WASHINGTON: Le ministre américain de la Défense a estimé mardi que la guerre en Iran a coûté jusqu'à présent 37,5 milliards de dollars aux Etats-Unis, une hausse de près de 30% par rapport au dernier chiffre de 29 milliards.

"L'estimation que nous avons à ce jour est de 37,5 milliards de dollars", a déclaré Pete Hegseth devant une commission du Sénat américain, en précisant que ce montant incluait certains coûts anticipés jusqu'à fin septembre.

Le ministre a également défendu la demande du gouvernement Trump d'une rallonge budgétaire de 67 milliards de dollars pour le Pentagone.

M. Hegseth, ainsi que le chef d'état-major de l'armée américaine, le général Dan Caine, ont affirmé que cette rallonge était "urgente" et "nécessaire".

Mais la sénatrice démocrate Jeanne Shaheen a contesté cette évaluation, affirmant que le ministre disposait encore de 75 milliards de dollars non dépensés.
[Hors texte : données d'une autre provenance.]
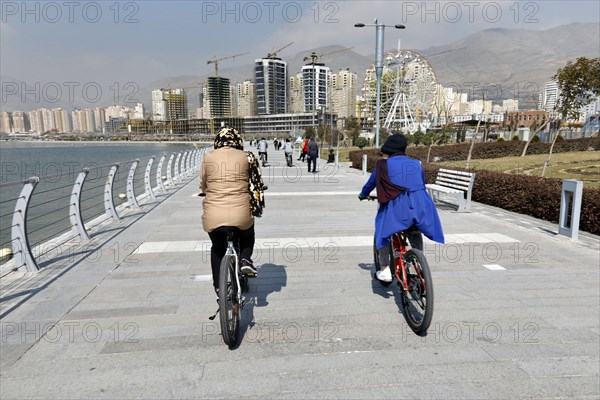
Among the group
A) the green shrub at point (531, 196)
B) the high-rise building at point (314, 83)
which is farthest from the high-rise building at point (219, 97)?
the green shrub at point (531, 196)

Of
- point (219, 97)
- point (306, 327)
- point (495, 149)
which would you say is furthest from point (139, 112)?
point (306, 327)

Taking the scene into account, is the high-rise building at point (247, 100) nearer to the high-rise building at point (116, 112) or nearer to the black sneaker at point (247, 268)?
the high-rise building at point (116, 112)

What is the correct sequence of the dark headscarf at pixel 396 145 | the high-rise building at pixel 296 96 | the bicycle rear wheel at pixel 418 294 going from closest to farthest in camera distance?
the bicycle rear wheel at pixel 418 294 < the dark headscarf at pixel 396 145 < the high-rise building at pixel 296 96

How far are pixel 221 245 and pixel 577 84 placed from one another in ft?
72.5

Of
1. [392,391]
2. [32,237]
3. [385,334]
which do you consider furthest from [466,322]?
[32,237]

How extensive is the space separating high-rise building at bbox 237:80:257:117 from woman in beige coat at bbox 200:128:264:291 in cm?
12932

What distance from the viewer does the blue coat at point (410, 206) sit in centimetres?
332

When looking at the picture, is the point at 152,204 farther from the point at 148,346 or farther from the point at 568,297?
the point at 568,297

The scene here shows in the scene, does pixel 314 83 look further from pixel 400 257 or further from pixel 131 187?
pixel 400 257

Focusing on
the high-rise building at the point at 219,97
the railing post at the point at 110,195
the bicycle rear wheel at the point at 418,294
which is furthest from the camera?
the high-rise building at the point at 219,97

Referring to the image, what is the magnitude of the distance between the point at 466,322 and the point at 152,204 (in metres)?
7.98

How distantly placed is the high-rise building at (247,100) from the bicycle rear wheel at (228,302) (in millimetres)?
129731

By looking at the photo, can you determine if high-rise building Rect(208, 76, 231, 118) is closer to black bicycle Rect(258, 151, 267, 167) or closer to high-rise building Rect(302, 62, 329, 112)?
high-rise building Rect(302, 62, 329, 112)

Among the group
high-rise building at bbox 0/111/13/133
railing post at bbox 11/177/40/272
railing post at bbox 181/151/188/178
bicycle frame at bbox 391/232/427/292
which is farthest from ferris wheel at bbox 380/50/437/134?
high-rise building at bbox 0/111/13/133
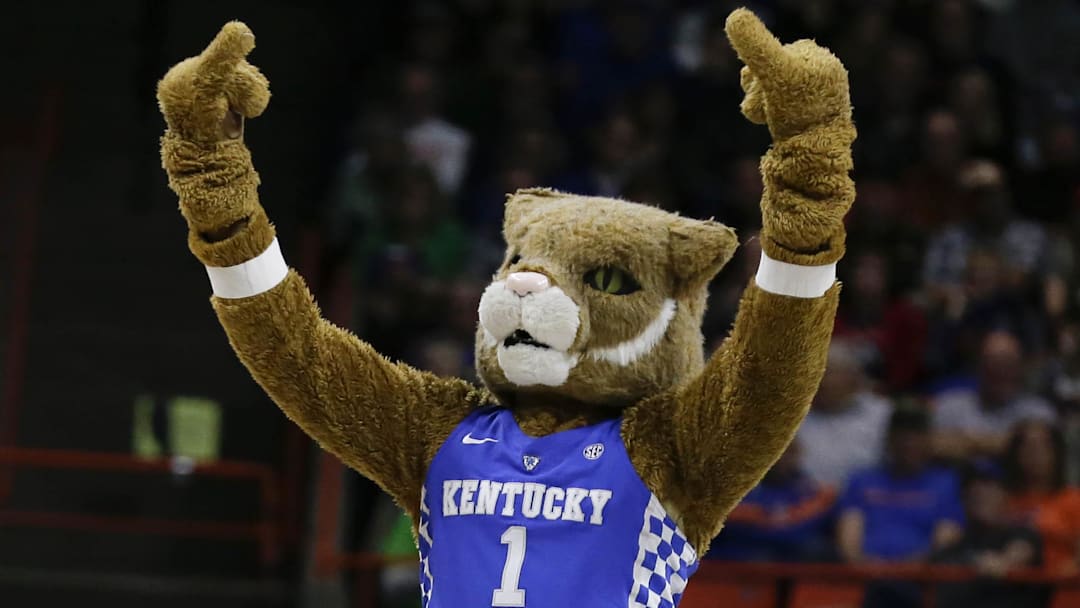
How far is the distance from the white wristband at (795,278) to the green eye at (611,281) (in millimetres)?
275

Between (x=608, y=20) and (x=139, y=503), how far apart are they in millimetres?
2875

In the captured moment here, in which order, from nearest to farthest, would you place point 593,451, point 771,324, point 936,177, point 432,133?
point 771,324 < point 593,451 < point 936,177 < point 432,133

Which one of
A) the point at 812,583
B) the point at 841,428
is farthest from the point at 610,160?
the point at 812,583

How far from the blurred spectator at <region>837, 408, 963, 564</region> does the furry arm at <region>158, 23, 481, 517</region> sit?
2585 mm

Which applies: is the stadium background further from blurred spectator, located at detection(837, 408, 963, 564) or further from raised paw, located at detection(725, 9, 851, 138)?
raised paw, located at detection(725, 9, 851, 138)

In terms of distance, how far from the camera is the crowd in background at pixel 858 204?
5004mm

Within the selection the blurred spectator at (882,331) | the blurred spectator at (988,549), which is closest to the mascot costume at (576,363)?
the blurred spectator at (988,549)

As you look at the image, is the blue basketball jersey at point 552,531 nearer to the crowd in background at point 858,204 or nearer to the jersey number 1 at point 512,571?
the jersey number 1 at point 512,571

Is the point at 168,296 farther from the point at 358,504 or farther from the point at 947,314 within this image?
the point at 947,314

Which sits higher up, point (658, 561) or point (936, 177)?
point (936, 177)

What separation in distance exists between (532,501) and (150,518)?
379 cm

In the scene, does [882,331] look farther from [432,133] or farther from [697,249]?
[697,249]

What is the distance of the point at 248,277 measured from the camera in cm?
244

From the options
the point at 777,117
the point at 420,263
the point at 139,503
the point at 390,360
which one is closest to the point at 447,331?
the point at 420,263
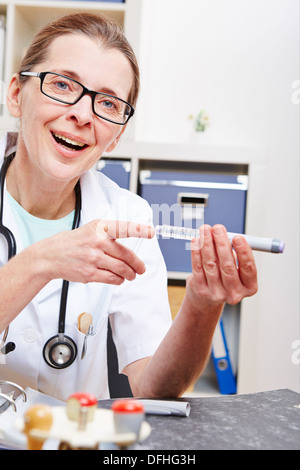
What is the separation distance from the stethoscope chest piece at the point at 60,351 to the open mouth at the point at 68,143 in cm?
33

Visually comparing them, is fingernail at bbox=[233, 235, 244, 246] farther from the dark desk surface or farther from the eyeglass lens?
the eyeglass lens

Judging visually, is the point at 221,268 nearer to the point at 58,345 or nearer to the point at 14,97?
the point at 58,345

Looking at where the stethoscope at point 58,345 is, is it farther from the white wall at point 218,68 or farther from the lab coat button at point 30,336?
the white wall at point 218,68

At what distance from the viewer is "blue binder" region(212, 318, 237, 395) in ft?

"Pourquoi demandez-vous au peuple américain d'assumer le coût d'une guerre qu'il ne soutient pas, au lieu de solliciter une autorisation de transfert de fonds déjà votés mais non dépensés?", a-t-elle demandé.

Selon le ministre, cet argent a été "affecté" à d'autres projets du président Donald Trump comme le "Dôme d'or américain" ou encore d'autres investissements dans l'armement.

Les fonds demandés ne prennent par ailleurs pas en compte le coût de la reconstruction des bases militaires américaines au Moyen-Orient.

D'autres sénateurs ont exprimé leur frustration, réclamant plus de détails sur la stratégie de Donald Trump afin de remporter la guerre au Moyen-Orient.

"Nous avons besoin de réponses claires et d'un discours franc", a estimé le sénateur John Kennedy, un républicain, tout en interrogeant les responsables sur ce qui se passerait si les Etats-Unis quittaient le détroit d'Ormuz.

Pete Hegseth et Dan Caine n'ont pas précisé si l'Iran imposerait des droits de passage aux navires souhaitant emprunter le détroit.